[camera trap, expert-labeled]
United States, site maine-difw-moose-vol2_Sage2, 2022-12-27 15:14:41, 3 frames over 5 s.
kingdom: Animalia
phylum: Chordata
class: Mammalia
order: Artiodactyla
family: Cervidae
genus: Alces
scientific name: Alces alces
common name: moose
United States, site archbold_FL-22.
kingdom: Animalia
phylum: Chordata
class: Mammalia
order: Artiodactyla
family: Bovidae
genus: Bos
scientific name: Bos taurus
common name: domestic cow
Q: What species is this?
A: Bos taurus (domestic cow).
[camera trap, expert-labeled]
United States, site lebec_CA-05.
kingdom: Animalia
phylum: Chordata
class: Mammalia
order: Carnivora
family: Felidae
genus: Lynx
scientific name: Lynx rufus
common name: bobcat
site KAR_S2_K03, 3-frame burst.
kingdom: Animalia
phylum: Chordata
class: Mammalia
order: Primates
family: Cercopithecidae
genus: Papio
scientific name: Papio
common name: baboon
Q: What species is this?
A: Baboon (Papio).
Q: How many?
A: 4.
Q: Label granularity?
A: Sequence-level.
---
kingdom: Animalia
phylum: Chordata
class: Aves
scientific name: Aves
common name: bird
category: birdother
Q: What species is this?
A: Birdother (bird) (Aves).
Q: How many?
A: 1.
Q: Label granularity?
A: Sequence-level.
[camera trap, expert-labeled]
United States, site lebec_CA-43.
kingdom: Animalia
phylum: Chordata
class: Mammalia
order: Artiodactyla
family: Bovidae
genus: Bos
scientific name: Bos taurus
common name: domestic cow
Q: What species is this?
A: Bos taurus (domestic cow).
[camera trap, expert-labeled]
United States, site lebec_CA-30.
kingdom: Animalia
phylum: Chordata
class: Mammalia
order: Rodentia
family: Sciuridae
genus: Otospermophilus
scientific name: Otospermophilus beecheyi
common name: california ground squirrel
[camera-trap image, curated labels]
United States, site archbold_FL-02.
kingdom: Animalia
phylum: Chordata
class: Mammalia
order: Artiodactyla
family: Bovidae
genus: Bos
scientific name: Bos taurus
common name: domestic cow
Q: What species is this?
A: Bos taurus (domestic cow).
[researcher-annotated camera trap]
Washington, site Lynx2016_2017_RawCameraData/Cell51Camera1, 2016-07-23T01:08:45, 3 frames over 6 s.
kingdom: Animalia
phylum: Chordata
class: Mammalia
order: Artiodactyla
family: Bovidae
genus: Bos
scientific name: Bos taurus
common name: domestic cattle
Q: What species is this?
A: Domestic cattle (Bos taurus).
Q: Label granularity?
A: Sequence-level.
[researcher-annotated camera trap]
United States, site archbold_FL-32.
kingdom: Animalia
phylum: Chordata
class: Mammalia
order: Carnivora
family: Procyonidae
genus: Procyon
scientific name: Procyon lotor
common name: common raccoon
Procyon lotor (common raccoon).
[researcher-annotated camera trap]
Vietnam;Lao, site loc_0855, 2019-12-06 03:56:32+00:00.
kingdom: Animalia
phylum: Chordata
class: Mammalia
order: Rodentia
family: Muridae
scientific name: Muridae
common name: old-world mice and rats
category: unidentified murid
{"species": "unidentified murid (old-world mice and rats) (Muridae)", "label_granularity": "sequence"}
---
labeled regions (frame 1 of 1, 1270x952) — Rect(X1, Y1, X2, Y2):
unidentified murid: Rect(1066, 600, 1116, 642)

##############################

» **Task description**:
Report every line containing the word "moose" from the listing above.

» **Your solution**:
United States, site maine-difw-moose-vol2_Sage2, 2022-12-27 15:14:41, 3 frames over 5 s.
common name: moose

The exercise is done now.